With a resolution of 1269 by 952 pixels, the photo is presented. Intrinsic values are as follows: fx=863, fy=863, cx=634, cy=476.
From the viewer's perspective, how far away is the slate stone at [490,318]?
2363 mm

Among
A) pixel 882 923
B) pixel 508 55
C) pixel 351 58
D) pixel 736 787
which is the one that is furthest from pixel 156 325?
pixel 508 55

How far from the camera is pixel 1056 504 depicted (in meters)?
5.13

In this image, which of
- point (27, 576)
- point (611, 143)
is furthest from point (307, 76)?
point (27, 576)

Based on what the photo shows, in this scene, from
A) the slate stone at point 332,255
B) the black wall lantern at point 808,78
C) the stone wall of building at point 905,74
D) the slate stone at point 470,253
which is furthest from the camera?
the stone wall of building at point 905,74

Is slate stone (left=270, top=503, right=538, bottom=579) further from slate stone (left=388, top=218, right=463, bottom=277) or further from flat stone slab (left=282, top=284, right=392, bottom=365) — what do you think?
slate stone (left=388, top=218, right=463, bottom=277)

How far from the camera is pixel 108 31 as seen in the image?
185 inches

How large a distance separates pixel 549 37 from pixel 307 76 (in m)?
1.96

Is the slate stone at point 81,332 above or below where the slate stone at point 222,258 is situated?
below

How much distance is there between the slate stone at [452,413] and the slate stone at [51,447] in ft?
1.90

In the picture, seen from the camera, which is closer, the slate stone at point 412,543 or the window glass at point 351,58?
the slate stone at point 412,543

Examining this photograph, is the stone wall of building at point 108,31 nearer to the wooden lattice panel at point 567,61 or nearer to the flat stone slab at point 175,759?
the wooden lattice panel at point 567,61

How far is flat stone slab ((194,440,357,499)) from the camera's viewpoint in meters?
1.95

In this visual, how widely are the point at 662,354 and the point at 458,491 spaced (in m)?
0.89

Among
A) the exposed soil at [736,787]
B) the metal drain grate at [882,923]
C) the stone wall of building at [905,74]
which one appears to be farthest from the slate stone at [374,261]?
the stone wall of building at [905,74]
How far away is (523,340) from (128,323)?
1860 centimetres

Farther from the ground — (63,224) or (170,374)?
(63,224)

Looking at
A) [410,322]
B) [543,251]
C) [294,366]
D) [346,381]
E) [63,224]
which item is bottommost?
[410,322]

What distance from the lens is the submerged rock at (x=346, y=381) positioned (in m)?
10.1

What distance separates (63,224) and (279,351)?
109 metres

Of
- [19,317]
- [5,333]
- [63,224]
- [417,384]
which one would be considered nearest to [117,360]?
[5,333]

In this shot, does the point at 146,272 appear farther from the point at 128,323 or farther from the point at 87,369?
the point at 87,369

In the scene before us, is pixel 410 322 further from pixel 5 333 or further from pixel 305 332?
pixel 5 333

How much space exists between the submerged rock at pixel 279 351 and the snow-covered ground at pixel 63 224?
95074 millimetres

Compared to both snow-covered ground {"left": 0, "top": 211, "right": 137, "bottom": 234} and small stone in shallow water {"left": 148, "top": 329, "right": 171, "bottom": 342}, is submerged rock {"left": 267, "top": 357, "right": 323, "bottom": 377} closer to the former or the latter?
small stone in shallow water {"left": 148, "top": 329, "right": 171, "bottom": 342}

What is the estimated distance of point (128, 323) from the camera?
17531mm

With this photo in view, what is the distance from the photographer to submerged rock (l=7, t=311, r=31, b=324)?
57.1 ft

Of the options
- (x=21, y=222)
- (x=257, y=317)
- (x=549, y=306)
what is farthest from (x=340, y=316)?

The task: Can you rewrite all the records above with "snow-covered ground" changed to "snowy ground" and everything else left as it is?

Solution to the exercise:
With a resolution of 1269 by 952 pixels, the photo is presented. Intrinsic values are as follows: fx=863, fy=863, cx=634, cy=476.
From the viewer's perspective, how far away is the slate stone at [490,318]?
2363 mm

Among
A) pixel 882 923
B) pixel 508 55
C) pixel 351 58
D) pixel 736 787
which is the one that is furthest from pixel 156 325?
pixel 508 55

How far from the camera is pixel 1056 504 depicted (in meters)?
5.13

In this image, which of
- point (27, 576)
- point (611, 143)
is furthest from point (307, 76)?
point (27, 576)

Based on what the photo shows, in this scene, from
A) the slate stone at point 332,255
B) the black wall lantern at point 808,78
C) the stone wall of building at point 905,74
D) the slate stone at point 470,253
which is furthest from the camera?
the stone wall of building at point 905,74

Is slate stone (left=270, top=503, right=538, bottom=579) further from slate stone (left=388, top=218, right=463, bottom=277) or further from flat stone slab (left=282, top=284, right=392, bottom=365) — what do you think?
slate stone (left=388, top=218, right=463, bottom=277)

How far from the camera is pixel 108 31 as seen in the image?
185 inches

How large a distance separates pixel 549 37 from pixel 307 76 (in m)?
1.96

Is the slate stone at point 81,332 above or below where the slate stone at point 222,258 is situated?
below

How much distance is there between the slate stone at [452,413] and the slate stone at [51,447] in ft?
1.90

In the picture, seen from the camera, which is closer, the slate stone at point 412,543 or the window glass at point 351,58?
the slate stone at point 412,543

Examining this photograph, is the stone wall of building at point 108,31 nearer to the wooden lattice panel at point 567,61 or nearer to the flat stone slab at point 175,759?
the wooden lattice panel at point 567,61

How far is flat stone slab ((194,440,357,499)) from the camera's viewpoint in meters?
1.95

In this visual, how widely are the point at 662,354 and the point at 458,491 spaced (in m)?
0.89

Among
A) the exposed soil at [736,787]
B) the metal drain grate at [882,923]
C) the stone wall of building at [905,74]
which one appears to be farthest from the slate stone at [374,261]?
the stone wall of building at [905,74]
How far away is (523,340) from (128,323)?
1860 centimetres

Farther from the ground — (63,224) or (170,374)?
(63,224)

Looking at
A) [410,322]
B) [543,251]
C) [294,366]
D) [346,381]
E) [63,224]
which item is bottommost?
[410,322]

What distance from the lens is the submerged rock at (x=346, y=381) positioned (in m)?
10.1

What distance separates (63,224) and (279,351)?
109 metres

Of
- [19,317]
- [5,333]
- [63,224]
- [417,384]
which one would be considered nearest to [117,360]?
[5,333]

In this shot, does the point at 146,272 appear farther from the point at 128,323 or farther from the point at 87,369?
the point at 87,369

In the scene before us, is pixel 410 322 further from pixel 5 333 or further from pixel 305 332?
pixel 5 333

How much space exists between the submerged rock at pixel 279 351 and the snowy ground at pixel 63 224?
95074 millimetres

Compared to both snowy ground {"left": 0, "top": 211, "right": 137, "bottom": 234} and small stone in shallow water {"left": 148, "top": 329, "right": 171, "bottom": 342}, is submerged rock {"left": 267, "top": 357, "right": 323, "bottom": 377} closer to the former or the latter?
small stone in shallow water {"left": 148, "top": 329, "right": 171, "bottom": 342}

What is the estimated distance of point (128, 323) from the camera?
17531mm

With this photo in view, what is the distance from the photographer to submerged rock (l=7, t=311, r=31, b=324)?
57.1 ft

Of the options
- (x=21, y=222)
- (x=257, y=317)
- (x=549, y=306)
what is farthest from (x=340, y=316)?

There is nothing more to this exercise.